[Directions for this task]
Reproduce the entries below exactly, but only from the line containing "content: unidentified animal" to the line containing "MegaDetector max animal confidence: 0.97", inclusive.

[Task inputs]

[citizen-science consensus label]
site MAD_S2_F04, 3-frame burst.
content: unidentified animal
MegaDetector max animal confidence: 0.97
==
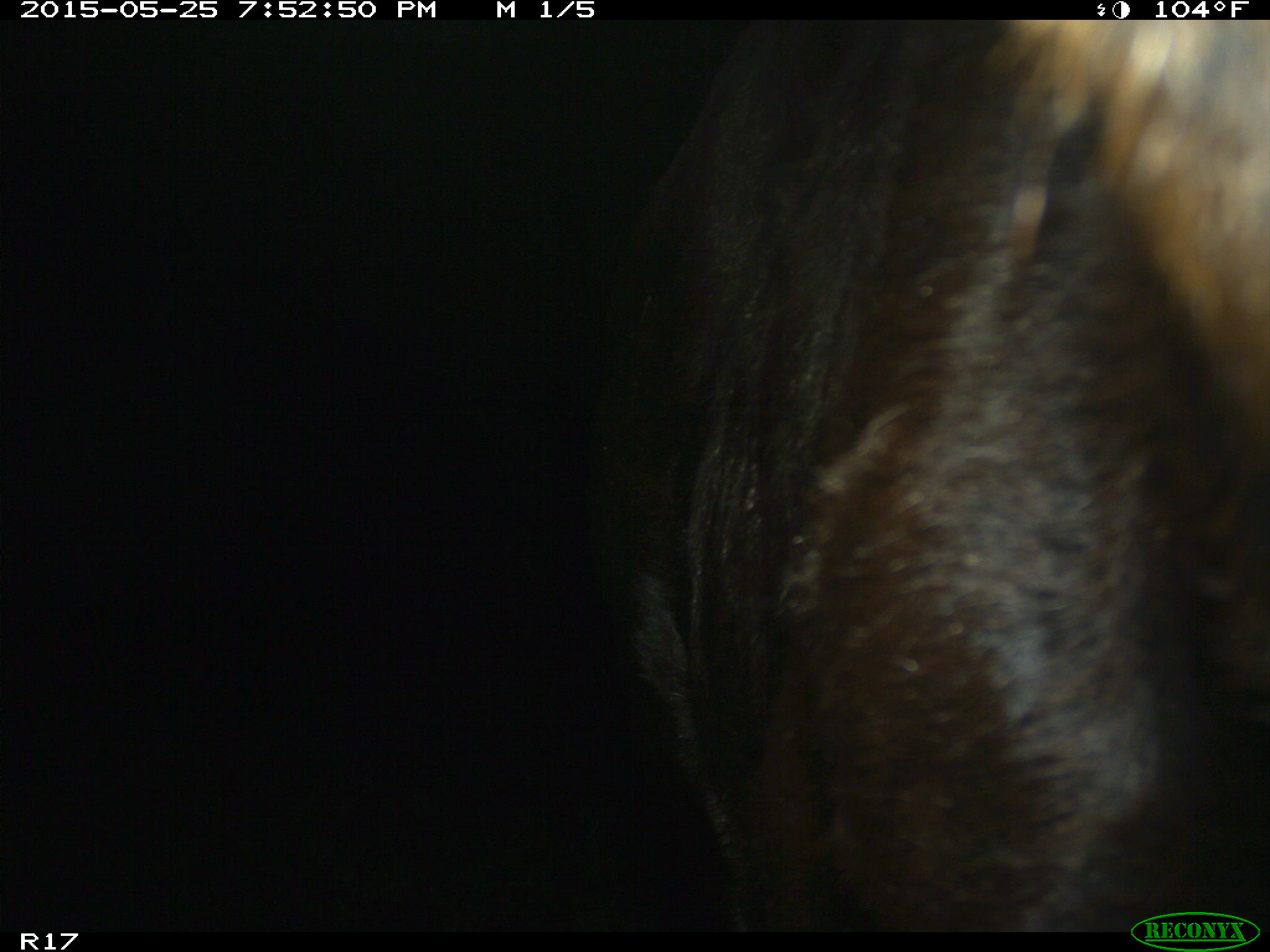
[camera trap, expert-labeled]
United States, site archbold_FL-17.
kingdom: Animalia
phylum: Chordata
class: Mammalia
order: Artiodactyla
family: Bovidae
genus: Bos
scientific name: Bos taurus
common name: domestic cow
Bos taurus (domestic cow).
* * *
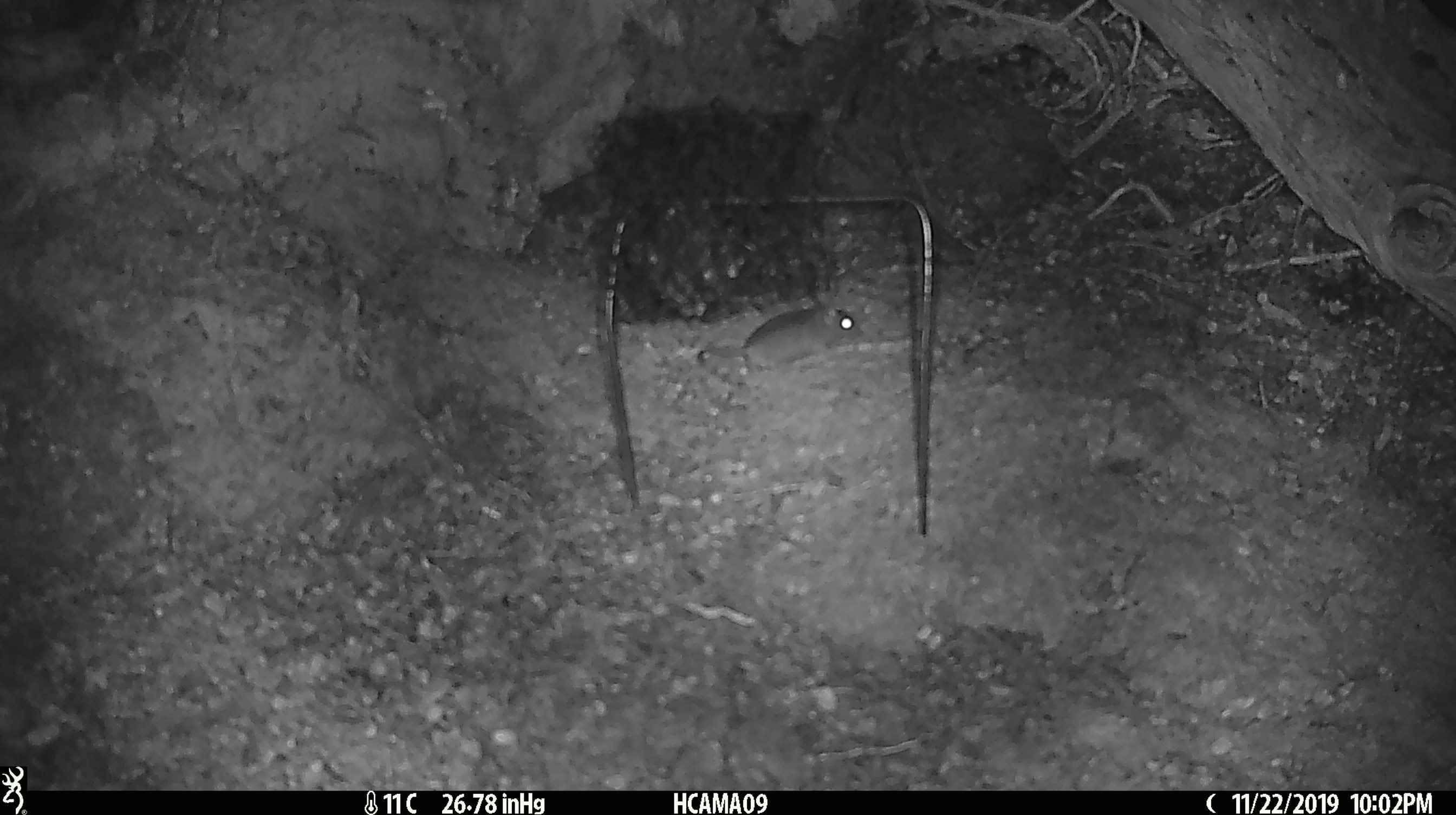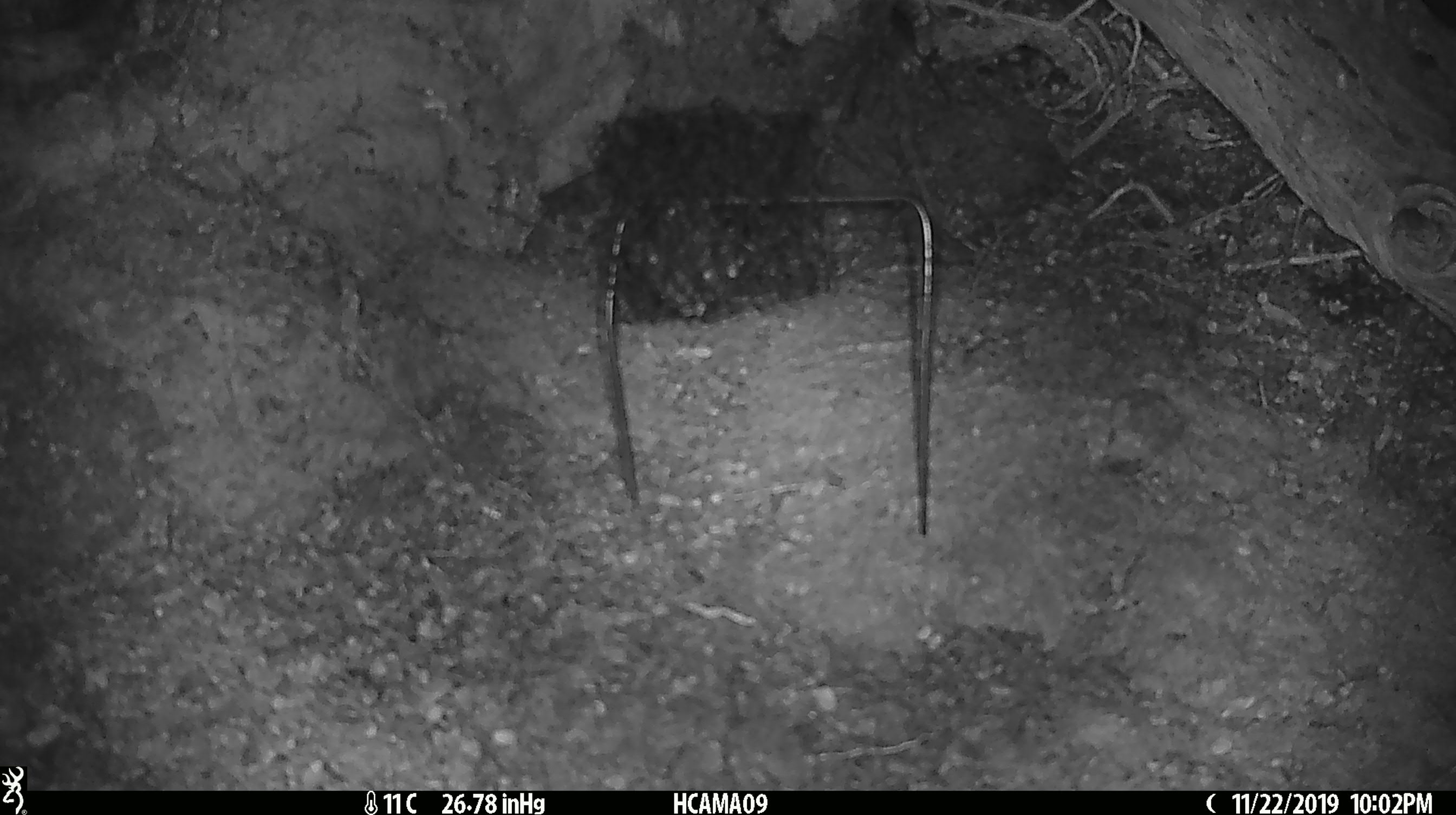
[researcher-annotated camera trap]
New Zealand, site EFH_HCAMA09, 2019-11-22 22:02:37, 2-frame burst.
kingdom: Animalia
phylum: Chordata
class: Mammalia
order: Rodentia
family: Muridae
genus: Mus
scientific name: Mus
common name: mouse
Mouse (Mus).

[Answer box]
content: unidentified animal
MegaDetector max animal confidence: 0.97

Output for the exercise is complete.